■ Passage to read:

_____

Autoscaling monitors your Pods and automatically adjusts capacity to maintain steady, predictable performance at the lowest possible cost. With autoscaling, it is easy to set up Pods scaling for resources in minutes. The service provides a simple, powerful user interface that lets you build scaling plans for resources.

HPA

Kubernetes provides the Horizontal Pod Autoscaler (HPA) to automatically scale a workload resource (such as a Deployment or StatefulSet) as required.

Horizontal scaling increases loads by deploying more Pods.

How it works

With Kubernetes HPA, Function Mesh supports automatically scaling the number of Pods (Pulsar instances) that are required to run Pulsar functions, sources, and sinks.

For resources with HPA configured, the HPA controller monitors the resource's Pods to determine if it needs to change the number of Pod replicas. In most cases, where the controller takes the mean of a per-pod metric value, it calculates whether adding or removing replicas would move the current value closer to the target value.

_____

Recorded data
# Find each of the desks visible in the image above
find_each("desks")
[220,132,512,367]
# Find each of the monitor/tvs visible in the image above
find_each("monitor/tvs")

_____

■ Directions:
- A) Answer these questions about the autoscaling passage:
(i) What does Kubernetes provide to scale a workload resource automatically?
(ii) What does horizontal scaling deploy more of to increase loads?
(iii) With Kubernetes HPA, which three things does Function Mesh scale Pods to run?
- B) Can you render every line of the listing as a Markdown table with the columns Row and Line, numbering the rows and omitting any blank lines?
The autoscaling passage and the listing are unrelated.

■ Completed exercise:
- A)
(i) The Horizontal Pod Autoscaler (HPA).
(ii) Pods.
(iii) Pulsar functions, sources, and sinks.

- B)
| Row | Line |
|---|---|
| 1 | # Find each of the desks visible in the image above |
| 2 | find_each("desks") |
| 3 | [220,132,512,367] |
| 4 | # Find each of the monitor/tvs visible in the image above |
| 5 | find_each("monitor/tvs") |